[Work instruction]
Your answer must be an exact copy of the listing, with the images left out.

+++++

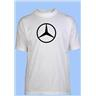mercedes t-shirt Storlek M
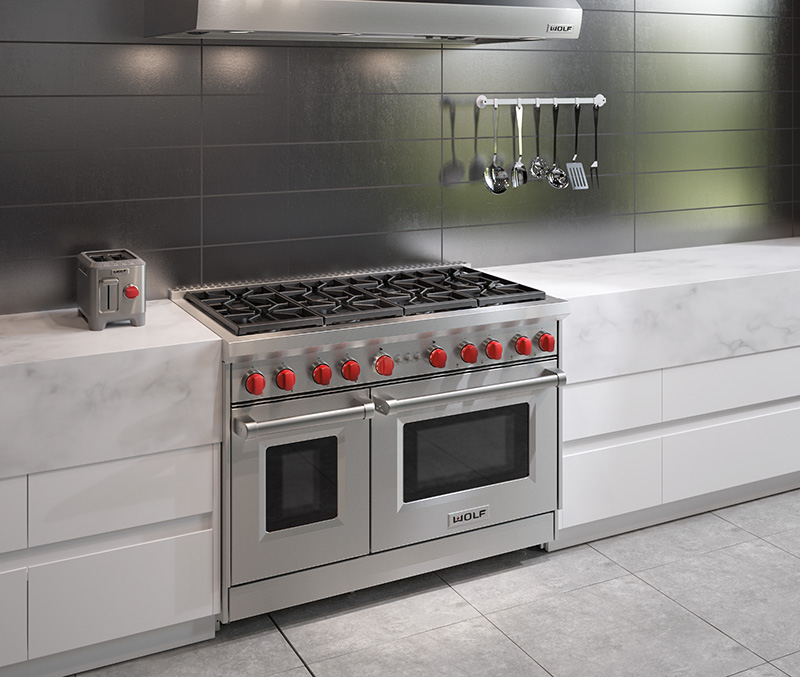If Youu0027ve Designed Your Dream Kitchen Around The Full Suite Of Sub Zero  Refrigeration And Wolf Cooking Appliances, You Might Be Surprised To Learn  That ...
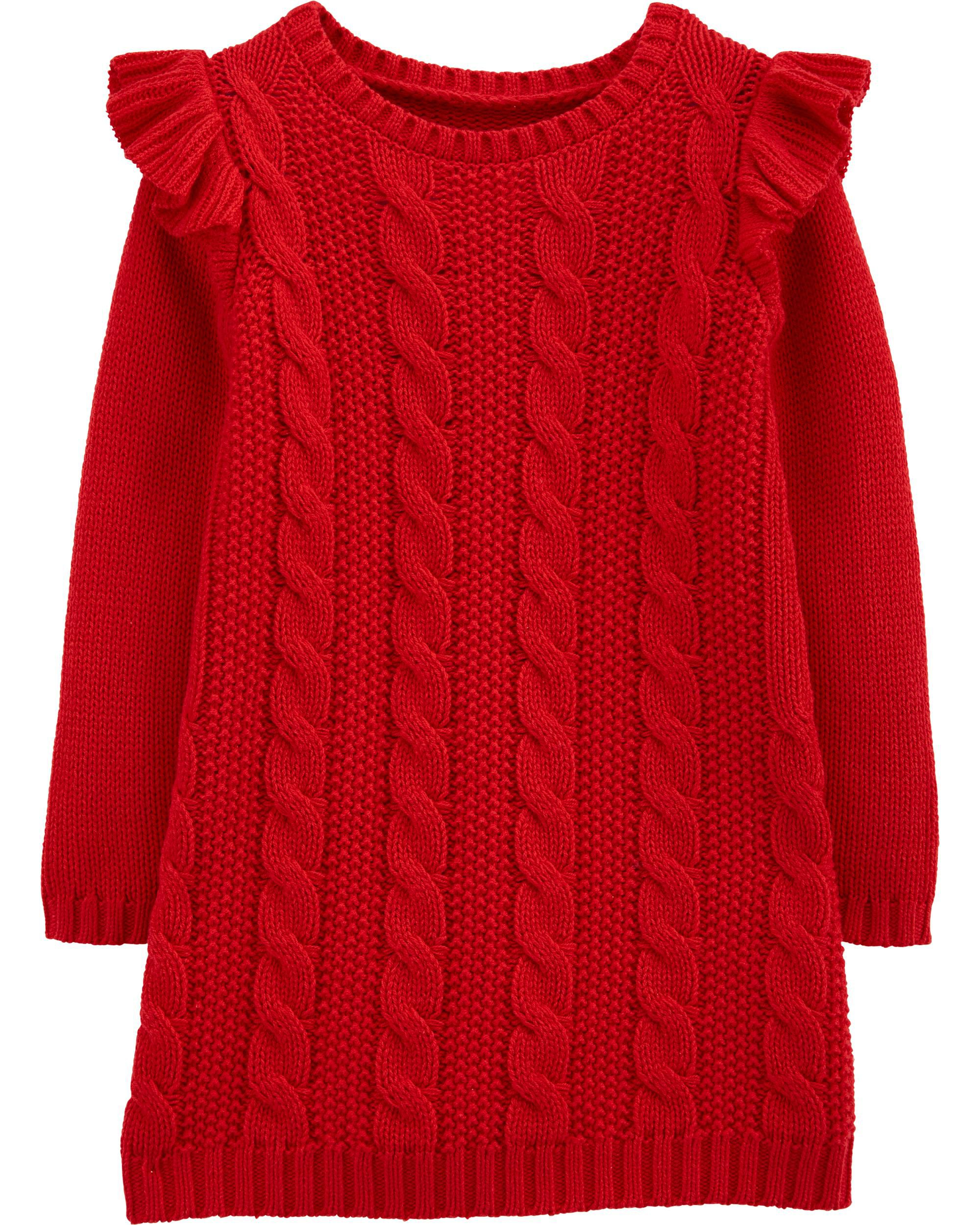 Cable Knit Sweater Dress |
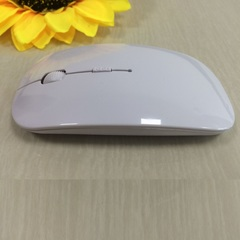 Ultra-thin cute mouse blue 2.4 g is suitable for the apple wireless mouse USB computer mini mouse white wireless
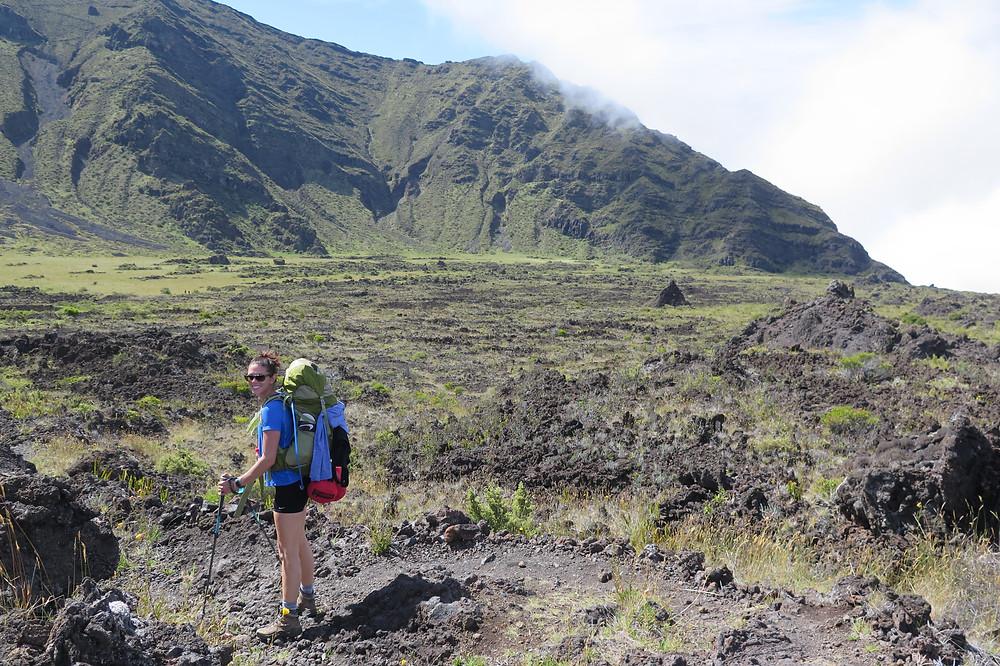 Katie hiking in Haleakalā National Park Crater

+++++

[Output below]
mercedes t-shirt Storlek M
If Youu0027ve Designed Your Dream Kitchen Around The Full Suite Of Sub Zero  Refrigeration And Wolf Cooking Appliances, You Might Be Surprised To Learn  That ...
 Cable Knit Sweater Dress |
 Ultra-thin cute mouse blue 2.4 g is suitable for the apple wireless mouse USB computer mini mouse white wireless
 Katie hiking in Haleakalā National Park Crater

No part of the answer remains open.